Color Organs

2 The Improvement of Color Organs as a Result of Technical Innovations in the Nineteenth Century

The color organs of the nineteenth century are characterized less by aesthetic than by technological progress: candles were replaced by brighter lamps. As early as 1789, Erasmus Darwin suggested using Argand lamps (advanced oil lamps) as an improvement on Guyot’s Musique oculaire.[3] Bulbs with carbon filaments appeared after 1840. Electrical contactsreplaced the mechanical coupling of the keys with lamps — in 1893, William Schooling spoke of an “electrical color-organ.” For those instruments that linked individual notes with individual colors, the color-tone analogy was in most cases the same as in Krüger’s 1743 color harpsichord.

In addition, models were developed to demonstrate color harmonies, such as, for instance, D. D. Jameson’s apparatus for colorific exhibition and W. F. Philippy’s Farben-Instrument, but also instruments that alternatively enabled the simultaneous perception of sounds and colors like Bainbridge Bishop’s Color Organ.
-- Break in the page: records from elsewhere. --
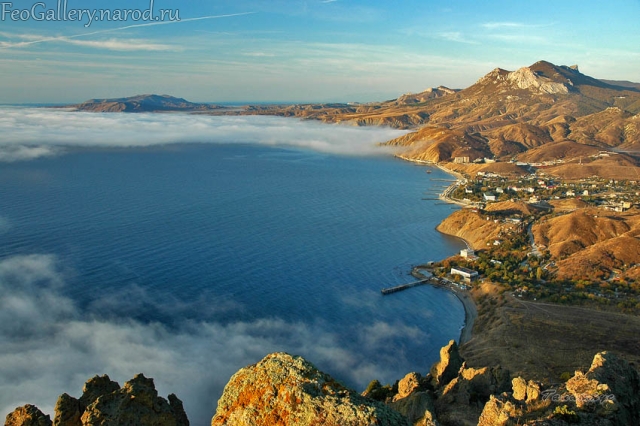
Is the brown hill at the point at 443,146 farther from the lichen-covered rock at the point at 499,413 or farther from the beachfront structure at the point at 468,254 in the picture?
the lichen-covered rock at the point at 499,413

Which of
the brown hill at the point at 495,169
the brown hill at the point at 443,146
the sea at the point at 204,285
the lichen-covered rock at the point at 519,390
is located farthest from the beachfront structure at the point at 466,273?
the brown hill at the point at 443,146

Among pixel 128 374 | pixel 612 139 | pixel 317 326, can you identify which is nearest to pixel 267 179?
pixel 317 326

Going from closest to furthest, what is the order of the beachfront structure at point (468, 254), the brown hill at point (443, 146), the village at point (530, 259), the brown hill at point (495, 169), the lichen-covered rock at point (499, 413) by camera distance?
the lichen-covered rock at point (499, 413)
the village at point (530, 259)
the beachfront structure at point (468, 254)
the brown hill at point (495, 169)
the brown hill at point (443, 146)

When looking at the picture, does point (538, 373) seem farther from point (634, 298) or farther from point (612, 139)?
point (612, 139)

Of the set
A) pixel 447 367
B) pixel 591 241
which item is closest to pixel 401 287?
pixel 447 367

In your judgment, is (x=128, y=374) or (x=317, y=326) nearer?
(x=128, y=374)

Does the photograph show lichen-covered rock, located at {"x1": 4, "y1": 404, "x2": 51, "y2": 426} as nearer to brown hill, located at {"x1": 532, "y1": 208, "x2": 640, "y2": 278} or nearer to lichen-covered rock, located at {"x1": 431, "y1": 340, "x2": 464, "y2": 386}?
lichen-covered rock, located at {"x1": 431, "y1": 340, "x2": 464, "y2": 386}
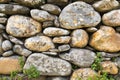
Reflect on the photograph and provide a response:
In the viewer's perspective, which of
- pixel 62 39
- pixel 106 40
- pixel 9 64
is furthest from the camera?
pixel 9 64

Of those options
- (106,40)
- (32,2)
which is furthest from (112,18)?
(32,2)

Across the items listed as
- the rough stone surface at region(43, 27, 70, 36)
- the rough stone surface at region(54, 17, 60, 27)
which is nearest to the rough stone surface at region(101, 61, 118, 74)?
the rough stone surface at region(43, 27, 70, 36)

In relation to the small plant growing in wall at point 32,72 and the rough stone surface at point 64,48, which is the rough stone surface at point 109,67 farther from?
the small plant growing in wall at point 32,72

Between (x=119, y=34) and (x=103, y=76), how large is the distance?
67 cm

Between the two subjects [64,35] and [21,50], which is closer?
[64,35]

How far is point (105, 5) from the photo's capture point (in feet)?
13.3

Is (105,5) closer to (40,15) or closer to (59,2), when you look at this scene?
(59,2)

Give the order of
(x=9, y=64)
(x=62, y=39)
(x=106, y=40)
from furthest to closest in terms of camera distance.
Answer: (x=9, y=64) → (x=106, y=40) → (x=62, y=39)

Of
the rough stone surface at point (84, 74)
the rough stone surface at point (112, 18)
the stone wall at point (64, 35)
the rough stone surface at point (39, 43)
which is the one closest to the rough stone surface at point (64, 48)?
the stone wall at point (64, 35)

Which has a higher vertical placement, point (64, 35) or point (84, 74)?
point (64, 35)

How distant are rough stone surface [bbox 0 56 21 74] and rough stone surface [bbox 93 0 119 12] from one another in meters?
1.43

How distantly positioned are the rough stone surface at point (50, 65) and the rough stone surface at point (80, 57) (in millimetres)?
88

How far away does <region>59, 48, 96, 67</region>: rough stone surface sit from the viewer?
13.4 feet

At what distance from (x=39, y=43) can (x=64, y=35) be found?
0.38 meters
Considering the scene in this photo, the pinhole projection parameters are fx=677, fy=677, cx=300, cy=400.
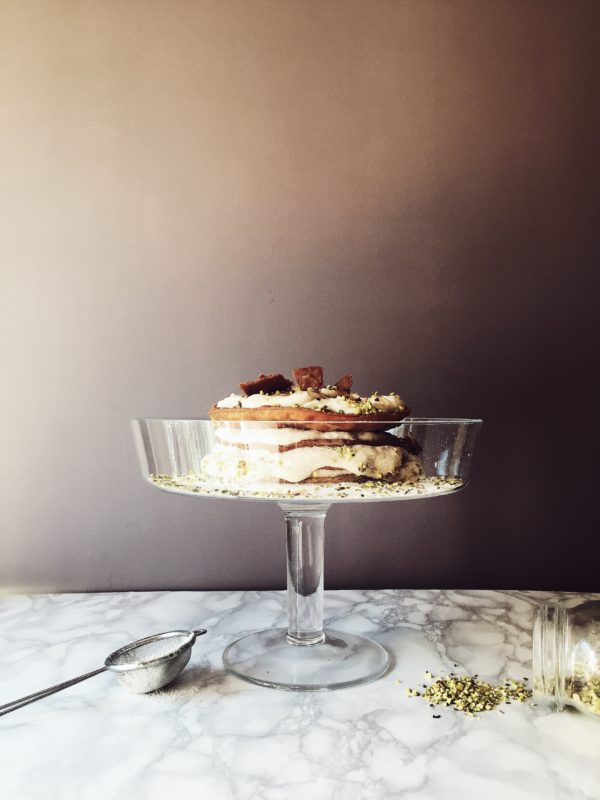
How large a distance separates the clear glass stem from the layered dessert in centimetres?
17

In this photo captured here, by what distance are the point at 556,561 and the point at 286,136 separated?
995mm

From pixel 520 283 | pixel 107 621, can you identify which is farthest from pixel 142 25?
pixel 107 621

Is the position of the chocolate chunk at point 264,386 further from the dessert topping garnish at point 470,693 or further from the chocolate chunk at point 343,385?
the dessert topping garnish at point 470,693

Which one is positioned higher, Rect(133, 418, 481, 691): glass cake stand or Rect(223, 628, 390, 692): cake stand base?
Rect(133, 418, 481, 691): glass cake stand

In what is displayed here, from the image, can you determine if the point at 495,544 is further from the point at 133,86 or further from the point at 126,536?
the point at 133,86

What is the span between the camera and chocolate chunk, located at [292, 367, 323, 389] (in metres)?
0.96

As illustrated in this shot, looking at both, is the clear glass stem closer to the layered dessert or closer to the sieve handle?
the layered dessert

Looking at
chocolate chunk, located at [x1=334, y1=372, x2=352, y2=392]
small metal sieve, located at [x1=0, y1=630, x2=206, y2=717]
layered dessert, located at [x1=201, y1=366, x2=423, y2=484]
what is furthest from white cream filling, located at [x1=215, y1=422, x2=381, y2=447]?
small metal sieve, located at [x1=0, y1=630, x2=206, y2=717]

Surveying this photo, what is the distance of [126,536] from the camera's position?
1.35m

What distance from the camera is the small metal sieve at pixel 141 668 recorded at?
84 cm

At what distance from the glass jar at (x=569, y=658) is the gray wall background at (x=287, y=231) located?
0.54 metres

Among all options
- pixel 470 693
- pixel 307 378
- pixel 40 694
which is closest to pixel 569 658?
pixel 470 693

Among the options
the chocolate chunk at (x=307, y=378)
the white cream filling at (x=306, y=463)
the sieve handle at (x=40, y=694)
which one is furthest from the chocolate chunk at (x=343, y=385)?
the sieve handle at (x=40, y=694)

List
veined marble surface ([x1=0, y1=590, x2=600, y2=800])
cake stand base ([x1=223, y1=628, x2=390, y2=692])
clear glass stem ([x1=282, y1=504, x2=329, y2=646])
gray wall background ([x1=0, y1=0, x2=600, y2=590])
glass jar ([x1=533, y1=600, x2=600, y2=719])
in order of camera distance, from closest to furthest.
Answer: veined marble surface ([x1=0, y1=590, x2=600, y2=800])
glass jar ([x1=533, y1=600, x2=600, y2=719])
cake stand base ([x1=223, y1=628, x2=390, y2=692])
clear glass stem ([x1=282, y1=504, x2=329, y2=646])
gray wall background ([x1=0, y1=0, x2=600, y2=590])
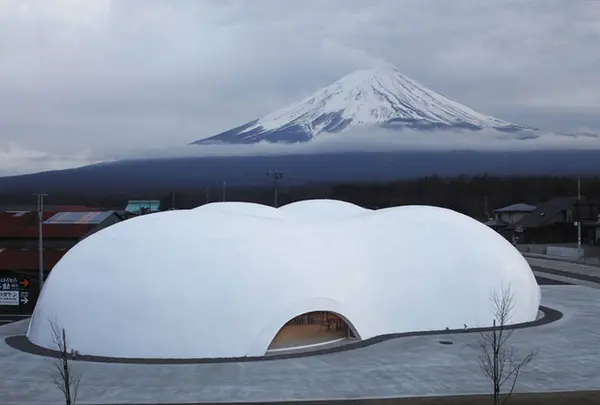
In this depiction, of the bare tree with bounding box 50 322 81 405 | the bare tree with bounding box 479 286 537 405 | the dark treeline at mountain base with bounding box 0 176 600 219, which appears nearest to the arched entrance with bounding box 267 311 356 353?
the bare tree with bounding box 479 286 537 405

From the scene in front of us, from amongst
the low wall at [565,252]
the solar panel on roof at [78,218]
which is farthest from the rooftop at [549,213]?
the solar panel on roof at [78,218]

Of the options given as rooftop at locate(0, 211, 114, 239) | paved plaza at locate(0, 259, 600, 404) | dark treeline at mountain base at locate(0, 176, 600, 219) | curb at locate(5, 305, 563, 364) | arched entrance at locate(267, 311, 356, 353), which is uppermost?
dark treeline at mountain base at locate(0, 176, 600, 219)

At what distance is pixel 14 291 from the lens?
1276 inches

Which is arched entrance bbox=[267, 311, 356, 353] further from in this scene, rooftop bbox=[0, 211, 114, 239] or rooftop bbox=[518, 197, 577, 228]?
rooftop bbox=[518, 197, 577, 228]

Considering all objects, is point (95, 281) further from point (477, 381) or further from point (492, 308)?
point (492, 308)

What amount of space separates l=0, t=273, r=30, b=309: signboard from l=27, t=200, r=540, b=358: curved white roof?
781 centimetres

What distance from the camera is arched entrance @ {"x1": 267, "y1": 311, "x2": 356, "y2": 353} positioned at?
23.2 m

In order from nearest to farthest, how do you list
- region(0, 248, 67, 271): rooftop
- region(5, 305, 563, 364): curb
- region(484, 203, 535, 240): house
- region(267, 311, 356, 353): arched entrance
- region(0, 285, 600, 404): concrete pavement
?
region(0, 285, 600, 404): concrete pavement → region(5, 305, 563, 364): curb → region(267, 311, 356, 353): arched entrance → region(0, 248, 67, 271): rooftop → region(484, 203, 535, 240): house

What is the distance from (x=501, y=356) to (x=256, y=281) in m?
7.49

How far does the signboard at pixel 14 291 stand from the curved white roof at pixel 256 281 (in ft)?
25.6

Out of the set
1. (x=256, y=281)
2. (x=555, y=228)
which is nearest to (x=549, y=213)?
(x=555, y=228)

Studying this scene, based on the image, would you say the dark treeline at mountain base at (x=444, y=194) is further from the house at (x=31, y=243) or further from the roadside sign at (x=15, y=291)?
the roadside sign at (x=15, y=291)

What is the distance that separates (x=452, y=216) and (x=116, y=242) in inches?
510

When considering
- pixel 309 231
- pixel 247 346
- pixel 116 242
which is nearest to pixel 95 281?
pixel 116 242
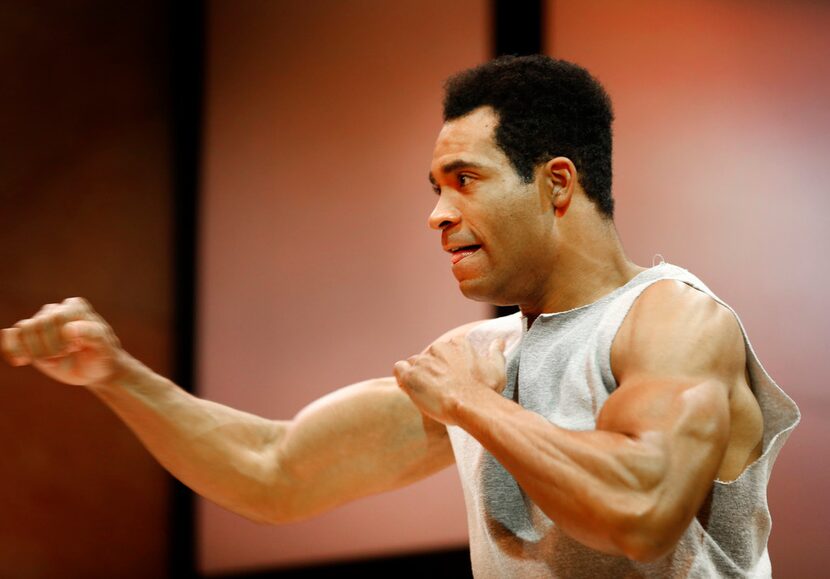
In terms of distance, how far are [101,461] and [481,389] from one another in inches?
69.0

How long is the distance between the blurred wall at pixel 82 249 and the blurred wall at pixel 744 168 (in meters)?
1.46

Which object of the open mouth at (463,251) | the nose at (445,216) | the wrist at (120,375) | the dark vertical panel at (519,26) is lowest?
the wrist at (120,375)

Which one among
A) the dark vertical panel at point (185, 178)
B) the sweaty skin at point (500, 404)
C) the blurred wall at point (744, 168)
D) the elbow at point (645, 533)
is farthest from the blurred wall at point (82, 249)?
the elbow at point (645, 533)

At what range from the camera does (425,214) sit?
316 centimetres

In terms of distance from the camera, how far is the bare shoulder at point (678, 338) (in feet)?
4.26

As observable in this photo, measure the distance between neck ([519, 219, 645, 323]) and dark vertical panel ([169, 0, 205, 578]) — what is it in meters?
1.52

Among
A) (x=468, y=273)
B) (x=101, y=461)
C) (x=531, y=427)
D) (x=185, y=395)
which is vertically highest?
(x=468, y=273)

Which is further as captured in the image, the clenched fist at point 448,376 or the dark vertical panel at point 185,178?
the dark vertical panel at point 185,178

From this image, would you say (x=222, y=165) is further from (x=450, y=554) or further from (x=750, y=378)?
(x=750, y=378)

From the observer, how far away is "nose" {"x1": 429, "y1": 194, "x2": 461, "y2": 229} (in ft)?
5.24

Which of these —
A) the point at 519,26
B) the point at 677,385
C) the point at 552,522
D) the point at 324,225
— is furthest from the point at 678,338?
the point at 519,26

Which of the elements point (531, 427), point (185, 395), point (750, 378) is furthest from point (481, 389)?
point (185, 395)

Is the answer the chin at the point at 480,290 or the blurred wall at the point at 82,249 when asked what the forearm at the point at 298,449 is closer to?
the chin at the point at 480,290

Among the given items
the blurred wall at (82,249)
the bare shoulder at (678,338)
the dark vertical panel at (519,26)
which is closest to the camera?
the bare shoulder at (678,338)
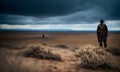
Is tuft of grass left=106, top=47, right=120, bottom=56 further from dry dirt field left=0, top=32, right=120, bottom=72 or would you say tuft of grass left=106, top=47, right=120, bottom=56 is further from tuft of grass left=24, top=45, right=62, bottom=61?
tuft of grass left=24, top=45, right=62, bottom=61

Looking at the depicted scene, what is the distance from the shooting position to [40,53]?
13.8 ft

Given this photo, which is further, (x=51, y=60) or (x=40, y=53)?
(x=40, y=53)

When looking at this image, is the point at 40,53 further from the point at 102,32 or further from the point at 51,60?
the point at 102,32

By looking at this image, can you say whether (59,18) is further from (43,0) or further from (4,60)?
(4,60)

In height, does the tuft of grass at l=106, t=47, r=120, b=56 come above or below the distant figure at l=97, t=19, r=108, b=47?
below

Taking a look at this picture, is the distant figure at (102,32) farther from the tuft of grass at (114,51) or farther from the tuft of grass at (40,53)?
the tuft of grass at (40,53)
A new development was the gradual dissociation from concrete models of analogy toward the increasingly prevalent idea of free color play (mobile color) as an art form, which was pursued by Alexander Wallace Rimington (Color-Organ) and simultaneously by William Schooling as well as H. Beau and Bertrand-Taillet (piano-like device for switching on and off electric light fixtures). Fréderic Kastner’s Pyrophone occupies a special place — it was also not based on a concrete analogy, but on the physical phenomenon of singing flames.